Reproduce the following listing verbatim, every line in order, with no changes.

-- INFORMATION SHOWN follows --

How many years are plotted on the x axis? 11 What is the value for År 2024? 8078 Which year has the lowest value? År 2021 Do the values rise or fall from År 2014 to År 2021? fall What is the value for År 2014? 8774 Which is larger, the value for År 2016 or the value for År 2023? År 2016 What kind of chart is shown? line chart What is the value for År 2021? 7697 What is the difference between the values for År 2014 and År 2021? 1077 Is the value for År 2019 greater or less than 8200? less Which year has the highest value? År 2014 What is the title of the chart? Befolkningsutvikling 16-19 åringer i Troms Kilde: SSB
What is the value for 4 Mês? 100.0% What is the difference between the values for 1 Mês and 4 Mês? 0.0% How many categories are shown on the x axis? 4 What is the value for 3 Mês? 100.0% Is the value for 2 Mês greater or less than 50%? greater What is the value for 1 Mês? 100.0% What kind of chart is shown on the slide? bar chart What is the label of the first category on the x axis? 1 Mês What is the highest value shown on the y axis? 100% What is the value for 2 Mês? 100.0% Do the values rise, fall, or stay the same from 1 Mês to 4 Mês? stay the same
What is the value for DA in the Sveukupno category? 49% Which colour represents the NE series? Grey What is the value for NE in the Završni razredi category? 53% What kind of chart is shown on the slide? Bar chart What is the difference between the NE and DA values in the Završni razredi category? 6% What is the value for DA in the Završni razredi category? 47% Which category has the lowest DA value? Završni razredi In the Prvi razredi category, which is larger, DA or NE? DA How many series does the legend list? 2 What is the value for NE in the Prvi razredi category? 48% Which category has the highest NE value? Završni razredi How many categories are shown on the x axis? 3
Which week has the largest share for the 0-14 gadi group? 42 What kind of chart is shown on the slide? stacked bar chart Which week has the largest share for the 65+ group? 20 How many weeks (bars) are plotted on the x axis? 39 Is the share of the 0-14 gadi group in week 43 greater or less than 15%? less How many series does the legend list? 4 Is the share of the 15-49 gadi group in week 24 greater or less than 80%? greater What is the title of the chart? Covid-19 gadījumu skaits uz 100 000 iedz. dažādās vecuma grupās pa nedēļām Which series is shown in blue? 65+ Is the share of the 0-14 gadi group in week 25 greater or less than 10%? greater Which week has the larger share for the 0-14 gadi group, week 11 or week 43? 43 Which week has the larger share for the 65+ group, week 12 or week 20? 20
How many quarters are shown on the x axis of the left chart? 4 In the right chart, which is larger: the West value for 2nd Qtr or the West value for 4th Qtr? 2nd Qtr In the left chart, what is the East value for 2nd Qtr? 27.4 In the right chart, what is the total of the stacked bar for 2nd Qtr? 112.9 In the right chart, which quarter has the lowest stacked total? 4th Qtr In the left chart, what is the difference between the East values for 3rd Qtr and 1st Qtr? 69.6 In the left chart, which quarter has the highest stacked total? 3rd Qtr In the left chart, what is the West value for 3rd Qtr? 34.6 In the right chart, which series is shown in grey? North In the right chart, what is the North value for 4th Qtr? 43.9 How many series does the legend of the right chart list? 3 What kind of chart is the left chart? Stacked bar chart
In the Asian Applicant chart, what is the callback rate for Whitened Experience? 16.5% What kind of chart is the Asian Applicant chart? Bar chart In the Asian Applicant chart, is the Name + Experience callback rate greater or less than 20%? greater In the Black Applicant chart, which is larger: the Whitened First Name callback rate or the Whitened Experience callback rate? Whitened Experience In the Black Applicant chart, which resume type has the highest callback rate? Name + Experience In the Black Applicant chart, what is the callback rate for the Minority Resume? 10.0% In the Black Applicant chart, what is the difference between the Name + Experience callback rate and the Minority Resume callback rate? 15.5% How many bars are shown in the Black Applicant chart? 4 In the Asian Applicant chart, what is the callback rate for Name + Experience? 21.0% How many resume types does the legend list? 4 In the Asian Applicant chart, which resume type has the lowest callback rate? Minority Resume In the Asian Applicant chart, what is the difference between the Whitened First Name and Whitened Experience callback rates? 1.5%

-- INFORMATION SHOWN concluded --

_SOLUTION TO THE EXERCISE_
How many years are plotted on the x axis? 11 What is the value for År 2024? 8078 Which year has the lowest value? År 2021 Do the values rise or fall from År 2014 to År 2021? fall What is the value for År 2014? 8774 Which is larger, the value for År 2016 or the value for År 2023? År 2016 What kind of chart is shown? line chart What is the value for År 2021? 7697 What is the difference between the values for År 2014 and År 2021? 1077 Is the value for År 2019 greater or less than 8200? less Which year has the highest value? År 2014 What is the title of the chart? Befolkningsutvikling 16-19 åringer i Troms Kilde: SSB
What is the value for 4 Mês? 100.0% What is the difference between the values for 1 Mês and 4 Mês? 0.0% How many categories are shown on the x axis? 4 What is the value for 3 Mês? 100.0% Is the value for 2 Mês greater or less than 50%? greater What is the value for 1 Mês? 100.0% What kind of chart is shown on the slide? bar chart What is the label of the first category on the x axis? 1 Mês What is the highest value shown on the y axis? 100% What is the value for 2 Mês? 100.0% Do the values rise, fall, or stay the same from 1 Mês to 4 Mês? stay the same
What is the value for DA in the Sveukupno category? 49% Which colour represents the NE series? Grey What is the value for NE in the Završni razredi category? 53% What kind of chart is shown on the slide? Bar chart What is the difference between the NE and DA values in the Završni razredi category? 6% What is the value for DA in the Završni razredi category? 47% Which category has the lowest DA value? Završni razredi In the Prvi razredi category, which is larger, DA or NE? DA How many series does the legend list? 2 What is the value for NE in the Prvi razredi category? 48% Which category has the highest NE value? Završni razredi How many categories are shown on the x axis? 3
Which week has the largest share for the 0-14 gadi group? 42 What kind of chart is shown on the slide? stacked bar chart Which week has the largest share for the 65+ group? 20 How many weeks (bars) are plotted on the x axis? 39 Is the share of the 0-14 gadi group in week 43 greater or less than 15%? less How many series does the legend list? 4 Is the share of the 15-49 gadi group in week 24 greater or less than 80%? greater What is the title of the chart? Covid-19 gadījumu skaits uz 100 000 iedz. dažādās vecuma grupās pa nedēļām Which series is shown in blue? 65+ Is the share of the 0-14 gadi group in week 25 greater or less than 10%? greater Which week has the larger share for the 0-14 gadi group, week 11 or week 43? 43 Which week has the larger share for the 65+ group, week 12 or week 20? 20
How many quarters are shown on the x axis of the left chart? 4 In the right chart, which is larger: the West value for 2nd Qtr or the West value for 4th Qtr? 2nd Qtr In the left chart, what is the East value for 2nd Qtr? 27.4 In the right chart, what is the total of the stacked bar for 2nd Qtr? 112.9 In the right chart, which quarter has the lowest stacked total? 4th Qtr In the left chart, what is the difference between the East values for 3rd Qtr and 1st Qtr? 69.6 In the left chart, which quarter has the highest stacked total? 3rd Qtr In the left chart, what is the West value for 3rd Qtr? 34.6 In the right chart, which series is shown in grey? North In the right chart, what is the North value for 4th Qtr? 43.9 How many series does the legend of the right chart list? 3 What kind of chart is the left chart? Stacked bar chart
In the Asian Applicant chart, what is the callback rate for Whitened Experience? 16.5% What kind of chart is the Asian Applicant chart? Bar chart In the Asian Applicant chart, is the Name + Experience callback rate greater or less than 20%? greater In the Black Applicant chart, which is larger: the Whitened First Name callback rate or the Whitened Experience callback rate? Whitened Experience In the Black Applicant chart, which resume type has the highest callback rate? Name + Experience In the Black Applicant chart, what is the callback rate for the Minority Resume? 10.0% In the Black Applicant chart, what is the difference between the Name + Experience callback rate and the Minority Resume callback rate? 15.5% How many bars are shown in the Black Applicant chart? 4 In the Asian Applicant chart, what is the callback rate for Name + Experience? 21.0% How many resume types does the legend list? 4 In the Asian Applicant chart, which resume type has the lowest callback rate? Minority Resume In the Asian Applicant chart, what is the difference between the Whitened First Name and Whitened Experience callback rates? 1.5%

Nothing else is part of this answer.